The state funeral of Queen Elizabeth II was what it looks like when a thousand-year-old country throws in absolutely everything it’s got.

Every castle, bagpipe, Union Jack, bearskin helmet, tea towel, commemorative plate, black armband, well-trained horse, tasteful hat. Every archbishop, Commonwealth representative and prime minister. Heads of state from around the world were there — we were told they traveled to the funeral site by bus — and so were the queen’s four children, grandchildren, great-grandchildren. Repeatedly news anchors said that “billions” were watching the event, and you thought that can’t be right, but then again, it was 5 a.m. in the United States and you too (or just me?) had set an alarm to watch a live stream from Westminster Abbey.

What more is there to say about the queen that hasn’t been said in the past 10 days?

Every aspect of her life and 70-year reign has been rehashed. Englishmen on the street went on television and declared that it felt as if their own grandmum had died. Scottish football fans heard the news at a match and started euphorically chanting, “Lizzie’s in a Box.” Harry and Meghan showed up from California and caused a ruckus when they appeared jointly in public with William and Kate — for the first time since the couple’s resignation from royal duties — to greet mourners outside of Windsor Castle. Did this mean they were burying the hatchet?

Online, hundreds of smug Americans remarked that we held a revolution just to be rid of this nonsense — as if they were the first to think of the observation, as if that were even the point.

Nonsense is in the eye of the beholder, after all, as is genuine pathos. The funeral itself was almost impersonal, honoring the institution more than the woman. The odd thing that made me emotional was the precise way the queen’s pallbearers carried her coffin: one arm steadying the weight of the thing, and one arm wrapped around the shoulder of the pallbearer on the other side of it. The earnest effort and secret practice that would have gone into perfecting that formation. The fact that death is about the ones who are left behind to bear its weight. The way that even when carrying our heaviest loads, we can make them lighter by holding each other up.

Six hours! The funeral components lasted six hours: a procession to Westminster Abbey for the service, and then past Buckingham Palace, and then on to Windsor Castle and St. George’s Chapel where she would be finally laid to rest. Crowds waited at every turn; the miles-long “Queue” to see her casket had already become instantly legendary and included such Brits as David Beckham and Tilda Swinton.

Watching enough hours of funeral coverage eventually devolved into a numb exercise in how many hours news anchors can manage to fill on live air, using a mixture of platitudes and inane trivia.

The queen preferred nude-colored pumps, we learned. She spent World War II at Windsor Castle and was devastated when it caught fire in 1992. She hated “discourtesy” and “impoliteness” and never kept anyone waiting. She had the ability to connect with people from all walks of life, from around the world. The corgis would go to Prince Andrew.

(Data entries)

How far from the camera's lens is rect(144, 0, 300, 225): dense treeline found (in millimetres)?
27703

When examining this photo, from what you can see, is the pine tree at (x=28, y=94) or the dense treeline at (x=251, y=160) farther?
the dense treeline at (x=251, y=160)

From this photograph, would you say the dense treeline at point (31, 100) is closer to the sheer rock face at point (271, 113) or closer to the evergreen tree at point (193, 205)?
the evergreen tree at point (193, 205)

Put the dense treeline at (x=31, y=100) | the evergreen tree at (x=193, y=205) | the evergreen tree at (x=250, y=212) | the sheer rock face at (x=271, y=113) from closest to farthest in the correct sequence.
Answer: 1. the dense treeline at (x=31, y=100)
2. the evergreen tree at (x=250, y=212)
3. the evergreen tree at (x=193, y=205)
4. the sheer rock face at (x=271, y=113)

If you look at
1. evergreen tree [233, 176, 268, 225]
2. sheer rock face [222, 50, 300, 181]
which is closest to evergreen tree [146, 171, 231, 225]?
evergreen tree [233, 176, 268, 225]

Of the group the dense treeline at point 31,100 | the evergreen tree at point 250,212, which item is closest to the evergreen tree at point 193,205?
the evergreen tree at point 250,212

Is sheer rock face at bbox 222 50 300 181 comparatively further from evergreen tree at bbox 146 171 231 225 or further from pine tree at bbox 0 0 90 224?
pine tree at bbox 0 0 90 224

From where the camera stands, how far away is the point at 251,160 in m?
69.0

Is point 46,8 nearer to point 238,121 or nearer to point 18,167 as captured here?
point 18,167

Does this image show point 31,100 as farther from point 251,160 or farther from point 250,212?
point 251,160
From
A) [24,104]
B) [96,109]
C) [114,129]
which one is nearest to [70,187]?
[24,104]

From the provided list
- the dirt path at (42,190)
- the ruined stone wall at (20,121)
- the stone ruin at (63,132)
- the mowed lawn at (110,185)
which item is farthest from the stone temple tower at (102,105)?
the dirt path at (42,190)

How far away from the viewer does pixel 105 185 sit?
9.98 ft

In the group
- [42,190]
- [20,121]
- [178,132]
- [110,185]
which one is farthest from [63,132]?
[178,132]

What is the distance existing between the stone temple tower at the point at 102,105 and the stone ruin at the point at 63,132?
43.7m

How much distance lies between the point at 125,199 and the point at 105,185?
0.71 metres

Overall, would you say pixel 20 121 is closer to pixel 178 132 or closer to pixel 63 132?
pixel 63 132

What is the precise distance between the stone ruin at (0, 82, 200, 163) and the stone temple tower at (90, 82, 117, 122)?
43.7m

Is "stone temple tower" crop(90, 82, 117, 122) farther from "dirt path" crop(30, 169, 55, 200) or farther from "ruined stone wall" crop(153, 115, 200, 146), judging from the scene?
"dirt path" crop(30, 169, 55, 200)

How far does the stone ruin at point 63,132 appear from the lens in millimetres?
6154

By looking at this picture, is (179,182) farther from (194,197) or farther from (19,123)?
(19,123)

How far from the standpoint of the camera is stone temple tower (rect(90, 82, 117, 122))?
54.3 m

**Directions**
Pick up the piece about Queen Elizabeth II's state funeral after its final sentence and keep writing it.

**Exercise response**
“This is a somber day,” someone on one cable network said, before the station broke to a commercial for psoriasis treatment.

A television commentator imagined the scene from the perspective of Prince George — Prince William’s eldest son, eventual heir to the throne. “The next time he’ll see something like this will be at his grandfather’s funeral,” the commentator said.

But in truth that’s not right, either. King Charles III ascends to the throne at the age of 73. His reign will never be so long and never mean so much. Eighty-six percent of Britons have only ever known Elizabeth as their monarch. Imagine her lifetime. The country she was born into was one in which women did not fully have the right to vote. The country she leaves is one in which sovereignty is seen as a woman’s job.

Her existence held together the Commonwealth, a conglomeration of 56 nations, and upon her death some of those countries were reportedly prompted to question whether they wanted any ties to the monarchy at all. Maybe it was time to move on.

At two points during Elizabeth’s funeral — at the end of the service at Westminster Abbey and at the end of the burial at St. George’s Chapel — all of the congregants, in their dark suits and dark dresses, rose from their pews and sang “God Save the King.”

All of the congregants but one, that is: Charles did not join in because he now was the king; for the first time in 70 years the wording was not “God Save the Queen.”

The man looked emotional. He swallowed hard, his eyes were red. It was the funeral of his mother, and in that moment he looked exactly like a man who has lost his only mother. He was holding back tears.

It was not the funeral of your mother, though, and perhaps you have spent the past 10 days wondering why so much of the world had lost their minds over the entirely expected death of a 96-year-old woman who lived a long life of unimaginable privilege, the public face of an empire that historically had caused unimaginable pain.

I have a humble offering. A way to think about all of this if you, like I, have mixed feelings about the monarchy. If you, like I, wondered exactly what you were doing in front of your television at 5 o’clock in the morning.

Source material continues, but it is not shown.